• For management of patients with appendiceal tumors without peritoneal involvement the emphasis is on the understanding of the histology of appendiceal tumors and management based on that. Specific emphasis on not performing indiscriminate right hemicolectomies for patients with low-grade appendiceal mucinous neoplasms is highlighted.
• For management of patients with appendiceal tumors with peritoneal involvement there is a significant overarching change in the guidelines: the preference for a period of systemic chemotherapy before surgery in cases with high-grade cancer. The consensus strongly recommends evaluating surgical candidates for cytoreduction surgery in low-grade and high-grade peritoneal disease, and notes that systemic chemotherapy is unlikely to benefit low-grade disease. Repeat surgery is recommended for carefully selected patients, demonstrating an overall survival advantage over non-surgical management.
• Management of peritoneal mesothelioma (PeM) includes new recommendations to observe benign variants of mesothelioma such as the well-differentiated papillary and multicystic, unless they are progressive, symptomatic, or diffuse. Malignant PeM management should be based on a multidisciplinary assessment of patient characteristics, disease histology, and the anticipated success of medical and surgical interventions, with a strong emphasis on multimodal therapy for intermediate-risk and some high-risk patients.
• Management of colorectal cancer (CRC) with peritoneal metastases (PM) includes recommendations of early referral to a peritoneal surface malignancy center for all CRC-PM patients. Foremost is the recommendation to include patients with peritoneal metastases in clinical trials. This was echoed by the patient support organizations who recognized the systematic exclusion of such patients from trials. Further the adoption of curative intent cytoreductive surgery with or without intraperitoneal chemotherapy with mitomycin was also strongly recommended by the experts. A novel recommendation for circulating tumor DNA testing in surveillance was also made, albeit recognizing the weak evidence supporting it.

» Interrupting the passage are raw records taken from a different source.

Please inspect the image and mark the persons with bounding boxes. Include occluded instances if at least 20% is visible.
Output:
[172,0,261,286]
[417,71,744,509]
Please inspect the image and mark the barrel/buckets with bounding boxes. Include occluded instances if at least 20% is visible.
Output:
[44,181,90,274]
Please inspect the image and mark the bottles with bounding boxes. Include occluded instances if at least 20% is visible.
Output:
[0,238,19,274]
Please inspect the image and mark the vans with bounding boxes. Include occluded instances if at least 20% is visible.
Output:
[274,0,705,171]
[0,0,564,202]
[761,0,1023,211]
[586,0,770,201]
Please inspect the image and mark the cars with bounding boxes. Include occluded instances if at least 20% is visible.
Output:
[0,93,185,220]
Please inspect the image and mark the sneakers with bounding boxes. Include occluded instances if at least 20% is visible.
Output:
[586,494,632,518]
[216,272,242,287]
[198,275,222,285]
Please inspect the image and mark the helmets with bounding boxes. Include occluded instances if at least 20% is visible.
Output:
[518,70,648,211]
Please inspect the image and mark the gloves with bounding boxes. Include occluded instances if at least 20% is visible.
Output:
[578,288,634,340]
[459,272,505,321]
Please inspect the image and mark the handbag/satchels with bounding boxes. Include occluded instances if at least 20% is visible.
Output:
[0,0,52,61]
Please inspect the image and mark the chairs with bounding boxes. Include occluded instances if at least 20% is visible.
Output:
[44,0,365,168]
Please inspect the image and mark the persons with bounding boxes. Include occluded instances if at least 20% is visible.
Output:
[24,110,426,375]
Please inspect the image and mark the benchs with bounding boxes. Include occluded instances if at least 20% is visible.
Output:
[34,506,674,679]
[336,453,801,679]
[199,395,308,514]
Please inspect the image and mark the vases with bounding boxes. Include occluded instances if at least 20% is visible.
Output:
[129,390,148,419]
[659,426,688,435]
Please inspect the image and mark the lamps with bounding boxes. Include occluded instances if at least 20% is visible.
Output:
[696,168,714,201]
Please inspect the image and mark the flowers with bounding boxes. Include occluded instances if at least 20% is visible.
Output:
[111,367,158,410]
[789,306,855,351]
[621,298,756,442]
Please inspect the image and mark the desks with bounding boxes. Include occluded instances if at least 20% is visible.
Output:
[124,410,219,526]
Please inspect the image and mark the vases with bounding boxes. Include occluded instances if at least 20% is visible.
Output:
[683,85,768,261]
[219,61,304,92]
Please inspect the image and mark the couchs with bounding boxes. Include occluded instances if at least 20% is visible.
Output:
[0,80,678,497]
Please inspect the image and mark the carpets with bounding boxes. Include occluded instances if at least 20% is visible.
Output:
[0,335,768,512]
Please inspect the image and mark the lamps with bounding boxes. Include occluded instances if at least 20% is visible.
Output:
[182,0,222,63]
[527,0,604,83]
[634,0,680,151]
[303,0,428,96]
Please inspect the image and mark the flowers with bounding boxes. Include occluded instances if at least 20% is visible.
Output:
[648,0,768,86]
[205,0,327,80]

• Best practices for management of gastric cancer (GC) with PM have been updated to recommend a multidisciplinary preoperative assessment and diagnostic laparoscopy for all patients. Also, patients with a high burden of disease or disease progression should be managed without surgery, in favor of systemic therapy or clinical trials, the guidelines suggest. Conversely, the recommendation for patients with stable or responsive disease is regional therapeutic interventions and surgery. These guidelines prompted alignment with the NCCN gastric cancer guidelines where cytoreductive surgery and intraperitoneal chemotherapy are included in the management of patients with peritoneal-only metastases.
• Management of PM from neuroendocrine neoplasms (NENs) guidelines emphasized the importance of histological grade in the management of neuroendocrine tumors with peritoneal disease. Sequencing of multi-modality therapies based on grade suggests surgery for Grade 1 and 2 well-differentiated NENs with PM after managing functional syndromes. For Grade 3, systemic therapy is the primary recommendation for well-differentiated NENs and poorly differentiated neuroendocrine carcinomas (NECs). The guideline discourages hyperthermic intraperitoneal chemotherapy (HIPEC) for these cases due to limited efficacy and significant toxicity.
• Management of Malignant Gastrointestinal Obstruction with PSM should include a multidisciplinary approach, including early palliative care assessments and goals of care evaluation throughout treatment. Management decisions should be based on the location and severity of obstruction and informed decisions for palliative-intent surgical interventions or stents. Studies demonstrated limited benefits for such interventions in patients with multifocal obstructions, poor performance status, and high-grade and/or high-burden PSMs. In these cases, a recommendation for supportive care or upper gastrointestinal decompression tube placement was favored.
Also in the last year, the Peritoneal Surface Malignancies Consortium published on the topic of benchmarks for work effort measurement for physicians participating in therapies for patients with PSM. The authors conducted a national survey of surgeons performing cytoreductive surgery/HIPEC procedures and established standard of benchmarks for these procedures, noting the significant variability and lack of support for surgeons earlier in their experience.